Tulisan ini tak hendak menghakimi sisi religiusitas para narapidana tersebut. Entah itu hanya “mainan”, pelarian psikologis, ataupun karena murni peribadatan atas dasar pertobatan. Akan tetapi, bagaimana penjara mampu mendekatkan diri seorang hamba pada Tuhannya. Penjara Sukamiskin yang berdiri sejak 1817 itu, menjadi saksi tersebut. Tidak hanya para tahanan masa kini, tapi juga tahanan pada masa silam.
Salah satu tahanan yang pernah mendekam di Sukamiskin adalah Ir. Soekarno. Presiden pertama Republik Indonesia itu, tentu saja tidak dipenjara karena kasus korupsi sebagaimana banyak penghuni Sukamiskin saat ini.
Bung Karno ditahan karena dianggap sebagai orang berbahaya yang menghasut rakyat untuk memberontak pada pemerintah kolonial masa itu. Kala itu, ia didakwa melanggar Pasal 169, 161, 171 dan 151 dari Kitab Undang-Undang Hukum Pidana Kolonial. Ia pun divonis empat tahun kurungan di Sukamiskin.
Meski harus tinggal di dalam ruangan sempit berukuran 1,5 meter lawan 2,25 meter, gelap nan sunyi itu, Soekarno menemukan momen penting yang kelak bakal memperteguh perjuangannya. Ia menemukan Tuhan dibalik jeruji penjara tersebut.
“Di sinilah seringkali air mata menetes dari matanya orang-orang yang tadinya menganggap menyembelih leher manusia sama dengan memotong sayur. Di sinilah banyak orang hukuman yang tadinya verrek – tak acuh – kepada agama, menjadi menyala rasa ketuhanannya,” kenang Soekarno kala dipenjara di Sukamiskin sebagaimana ditulis dalam artikelnya berjudul ‘Propaganda Islam di dalam Pendjara’ yang dimuat di Pedoman Masjarakat, 9 Maret 1938.
Keterdesakan dan keterbatasan dalam Penjara Sukamiskin itu, menjadi katalisator ampuh dalam memperkenalkan hamba pada Tuhannya. Kehidupan bebas di luar penjara, terkadang melalaikan manusia pada agama dan Tuhan. Keterbatasan penjara tak jarang mengantarkannya dalam hal-hal yang transdental tersebut.
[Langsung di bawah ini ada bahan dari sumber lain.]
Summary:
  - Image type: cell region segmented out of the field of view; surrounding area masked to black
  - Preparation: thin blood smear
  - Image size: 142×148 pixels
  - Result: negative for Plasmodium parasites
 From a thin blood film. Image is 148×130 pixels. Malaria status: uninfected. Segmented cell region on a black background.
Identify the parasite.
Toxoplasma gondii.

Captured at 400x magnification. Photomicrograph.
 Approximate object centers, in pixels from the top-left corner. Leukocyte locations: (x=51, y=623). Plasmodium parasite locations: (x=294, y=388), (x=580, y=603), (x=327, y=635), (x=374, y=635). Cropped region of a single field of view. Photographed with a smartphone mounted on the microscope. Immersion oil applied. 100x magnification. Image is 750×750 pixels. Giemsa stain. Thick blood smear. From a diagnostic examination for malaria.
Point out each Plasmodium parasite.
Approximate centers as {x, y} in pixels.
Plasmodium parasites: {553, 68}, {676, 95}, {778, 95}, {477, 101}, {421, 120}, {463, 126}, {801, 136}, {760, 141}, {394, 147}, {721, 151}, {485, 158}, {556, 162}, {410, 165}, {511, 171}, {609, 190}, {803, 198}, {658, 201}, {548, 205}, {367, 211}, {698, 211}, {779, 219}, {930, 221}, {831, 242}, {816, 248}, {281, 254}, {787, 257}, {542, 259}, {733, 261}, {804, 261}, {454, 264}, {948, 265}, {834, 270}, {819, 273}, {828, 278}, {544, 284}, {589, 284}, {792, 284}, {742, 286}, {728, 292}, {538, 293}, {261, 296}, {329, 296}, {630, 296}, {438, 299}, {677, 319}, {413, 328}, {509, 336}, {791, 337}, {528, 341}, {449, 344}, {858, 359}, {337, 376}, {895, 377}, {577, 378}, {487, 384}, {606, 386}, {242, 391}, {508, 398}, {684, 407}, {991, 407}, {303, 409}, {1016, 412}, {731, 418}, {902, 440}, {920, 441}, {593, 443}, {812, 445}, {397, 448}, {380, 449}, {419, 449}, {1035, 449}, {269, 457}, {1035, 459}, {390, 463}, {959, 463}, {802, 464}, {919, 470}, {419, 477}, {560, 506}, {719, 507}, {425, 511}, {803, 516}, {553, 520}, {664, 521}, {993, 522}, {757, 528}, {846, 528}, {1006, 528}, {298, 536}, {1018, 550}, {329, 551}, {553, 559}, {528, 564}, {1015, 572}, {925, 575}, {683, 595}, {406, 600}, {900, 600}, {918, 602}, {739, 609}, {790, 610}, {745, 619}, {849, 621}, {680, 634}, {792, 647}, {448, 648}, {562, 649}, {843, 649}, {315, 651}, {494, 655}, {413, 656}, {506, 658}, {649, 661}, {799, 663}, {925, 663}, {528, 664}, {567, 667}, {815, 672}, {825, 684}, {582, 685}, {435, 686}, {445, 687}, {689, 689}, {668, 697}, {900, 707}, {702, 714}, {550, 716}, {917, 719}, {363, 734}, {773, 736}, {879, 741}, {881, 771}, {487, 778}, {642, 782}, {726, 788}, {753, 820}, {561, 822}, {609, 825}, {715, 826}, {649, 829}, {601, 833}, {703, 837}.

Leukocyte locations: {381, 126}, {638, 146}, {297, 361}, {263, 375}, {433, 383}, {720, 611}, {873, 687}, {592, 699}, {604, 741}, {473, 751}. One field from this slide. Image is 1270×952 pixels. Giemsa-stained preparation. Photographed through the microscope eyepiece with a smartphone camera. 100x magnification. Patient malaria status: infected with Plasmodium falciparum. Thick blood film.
Saat itu, otoritas di penjara Sukamiskin melarang buku-buku politik maupun surat kabar masuk ke dalam penjara. Hanya kitab suci dan buku-buku keagamaan saja yang diperkenankan. Sebagaimana dicatat oleh Cindy Adams dalam “Bung Karno Penyambung Lidah Rakyat”, keterbatasan penjara itu, mengantarkan untuk mendalami agama Islam.
“Kemudian membaca Alquran. Dan hanya setelah menyerap pemikiran-pemikiran Nabi Muhammad swa aku tidak lagi mencari-cari buku sosiologi untuk memperoleh jawaban bagaimana dan mengapa sesuatu terjadi. Aku memperoleh seluruh jawabannya dalam ucapan-ucapan Nabi. Dan aku sangat puas,” akunya sebagaimana dicatat Cindy Adams.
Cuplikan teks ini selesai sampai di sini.